By Dale Denwalt, Staff Writer
Enid News and Eagle
ENID, Okla. —
The city of Enid is nearing completion of a deal that would put its newest fire station on South Hoover, sparing Lions Park.
City Manager Eric Benson said Thursday both the landowner and the city have agreed on a price to purchase an acre of undeveloped land along Hoover, north of the railroad tracks and south of Garriott.
The city will end up spending between $100,000 and $120,000 for the land, Benson estimates. He said the parcel is “appropriate for the fire department’s needs.”
“We had previously looked at this parcel, but we couldn’t come to an agreement on it,” Benson said.
A new No. 4 Fire Station would replace the aging substation in the 2200 block of West Garriott.
Officials previously signaled their intent to build a new station on Lions Park, a secluded, small and triangular public park along Maine just east of Cleveland. The residents who live around the park publicly fought back against the plan by circulating a petition, speaking out at city commission meetings and preparing to attend a court hearing in August that could take the first step toward converting the park for other uses.
A neighborhood organizer declined to comment on Thursday’s news.

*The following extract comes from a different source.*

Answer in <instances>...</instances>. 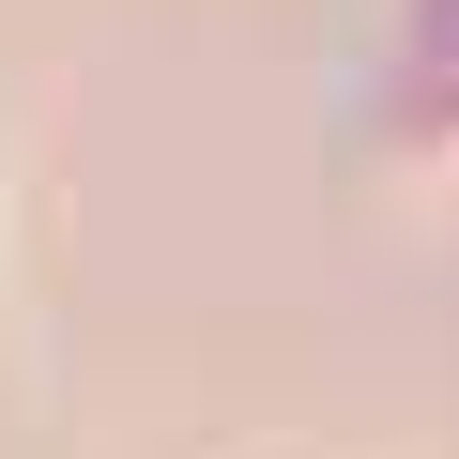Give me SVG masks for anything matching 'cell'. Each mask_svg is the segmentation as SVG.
<instances>
[{"instance_id":"cell-2","label":"cell","mask_w":459,"mask_h":459,"mask_svg":"<svg viewBox=\"0 0 459 459\" xmlns=\"http://www.w3.org/2000/svg\"><path fill=\"white\" fill-rule=\"evenodd\" d=\"M0 214H16V169H0Z\"/></svg>"},{"instance_id":"cell-1","label":"cell","mask_w":459,"mask_h":459,"mask_svg":"<svg viewBox=\"0 0 459 459\" xmlns=\"http://www.w3.org/2000/svg\"><path fill=\"white\" fill-rule=\"evenodd\" d=\"M352 108H368V153L398 184H459V0H383Z\"/></svg>"}]
</instances>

Since the Lions Park plan became public, Benson has pushed back against the perception the park was either the only or last choice.
“As we said early on, we’re looking at all options. And this was one that required some more germination,” he said Thursday.

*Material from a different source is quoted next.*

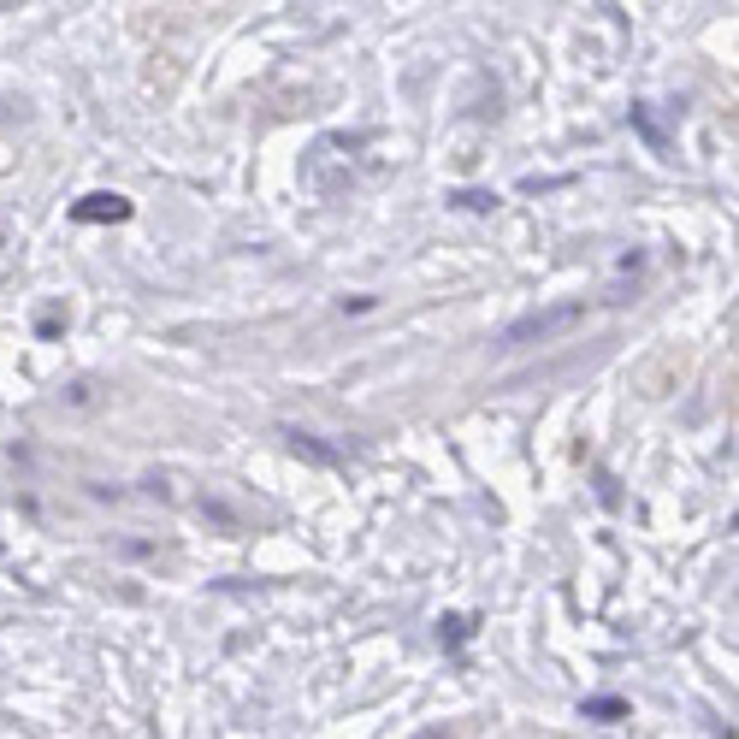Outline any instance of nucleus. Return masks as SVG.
I'll return each instance as SVG.
<instances>
[{"label":"nucleus","mask_w":739,"mask_h":739,"mask_svg":"<svg viewBox=\"0 0 739 739\" xmlns=\"http://www.w3.org/2000/svg\"><path fill=\"white\" fill-rule=\"evenodd\" d=\"M468 627H473V621H462V615H450V621H438V639H444V645L456 651V645H468Z\"/></svg>","instance_id":"nucleus-5"},{"label":"nucleus","mask_w":739,"mask_h":739,"mask_svg":"<svg viewBox=\"0 0 739 739\" xmlns=\"http://www.w3.org/2000/svg\"><path fill=\"white\" fill-rule=\"evenodd\" d=\"M450 202L462 207V213H491V207H497V196H491V190H456Z\"/></svg>","instance_id":"nucleus-4"},{"label":"nucleus","mask_w":739,"mask_h":739,"mask_svg":"<svg viewBox=\"0 0 739 739\" xmlns=\"http://www.w3.org/2000/svg\"><path fill=\"white\" fill-rule=\"evenodd\" d=\"M586 716H604V722H615V716H627V704H621V698H592V704H586Z\"/></svg>","instance_id":"nucleus-6"},{"label":"nucleus","mask_w":739,"mask_h":739,"mask_svg":"<svg viewBox=\"0 0 739 739\" xmlns=\"http://www.w3.org/2000/svg\"><path fill=\"white\" fill-rule=\"evenodd\" d=\"M586 320V302H550V308H533V314H521L515 326H503L497 332V349H527V343H550V337L574 332Z\"/></svg>","instance_id":"nucleus-1"},{"label":"nucleus","mask_w":739,"mask_h":739,"mask_svg":"<svg viewBox=\"0 0 739 739\" xmlns=\"http://www.w3.org/2000/svg\"><path fill=\"white\" fill-rule=\"evenodd\" d=\"M71 219H83V225H119V219H131V202L95 190V196H83V202L71 207Z\"/></svg>","instance_id":"nucleus-2"},{"label":"nucleus","mask_w":739,"mask_h":739,"mask_svg":"<svg viewBox=\"0 0 739 739\" xmlns=\"http://www.w3.org/2000/svg\"><path fill=\"white\" fill-rule=\"evenodd\" d=\"M284 444H290L296 456H314V462H326V468H332V462H337V456H332V450H326V444H320V438H302V432H284Z\"/></svg>","instance_id":"nucleus-3"}]
</instances>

The city manager also said he believes the city commission now would rather buy land to build a new station than take the park, which the city already owns.
Benson said the landowner on Hoover was “gracious” in negotiations.
“We’ve agreed upon a price and some considerations, and I’m very confident this will go through,” he said.
The current No. 4 Fire Station was built in 1960; its size limitations prevent it from housing modern firefighting vehicles. Department officials also said they need to move from Garriott because it is too busy of a street to turn onto when racing to fight a fire or respond to a vehicle accident.
Another reason for shuttering the current substation is because it is too close to Central Fire Station on East Garriott. If No. 4 moves to the location on South Hoover, it would be about a mile west of its current location.